• _WHAT YOU ARE ASKED TO DO_
Could you extract every entry below and reproduce it exactly?

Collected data
______________________________
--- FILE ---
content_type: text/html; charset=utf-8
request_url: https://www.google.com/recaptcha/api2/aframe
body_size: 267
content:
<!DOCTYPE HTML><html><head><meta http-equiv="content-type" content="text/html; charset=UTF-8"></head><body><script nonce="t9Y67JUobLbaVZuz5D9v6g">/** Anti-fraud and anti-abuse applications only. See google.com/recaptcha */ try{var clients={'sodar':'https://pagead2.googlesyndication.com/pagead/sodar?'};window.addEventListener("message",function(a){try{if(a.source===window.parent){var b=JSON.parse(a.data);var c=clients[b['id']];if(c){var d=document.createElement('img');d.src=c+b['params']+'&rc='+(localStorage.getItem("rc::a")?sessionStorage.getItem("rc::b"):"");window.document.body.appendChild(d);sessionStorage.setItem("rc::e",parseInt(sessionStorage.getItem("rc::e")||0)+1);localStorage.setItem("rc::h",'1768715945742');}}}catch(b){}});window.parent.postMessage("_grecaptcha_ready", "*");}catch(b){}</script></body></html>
______________________________
• _TASK RESULT_
--- FILE ---
content_type: text/html; charset=utf-8
request_url: https://www.google.com/recaptcha/api2/aframe
body_size: 267
content:
<!DOCTYPE HTML><html><head><meta http-equiv="content-type" content="text/html; charset=UTF-8"></head><body><script nonce="t9Y67JUobLbaVZuz5D9v6g">/** Anti-fraud and anti-abuse applications only. See google.com/recaptcha */ try{var clients={'sodar':'https://pagead2.googlesyndication.com/pagead/sodar?'};window.addEventListener("message",function(a){try{if(a.source===window.parent){var b=JSON.parse(a.data);var c=clients[b['id']];if(c){var d=document.createElement('img');d.src=c+b['params']+'&rc='+(localStorage.getItem("rc::a")?sessionStorage.getItem("rc::b"):"");window.document.body.appendChild(d);sessionStorage.setItem("rc::e",parseInt(sessionStorage.getItem("rc::e")||0)+1);localStorage.setItem("rc::h",'1768715945742');}}}catch(b){}});window.parent.postMessage("_grecaptcha_ready", "*");}catch(b){}</script></body></html>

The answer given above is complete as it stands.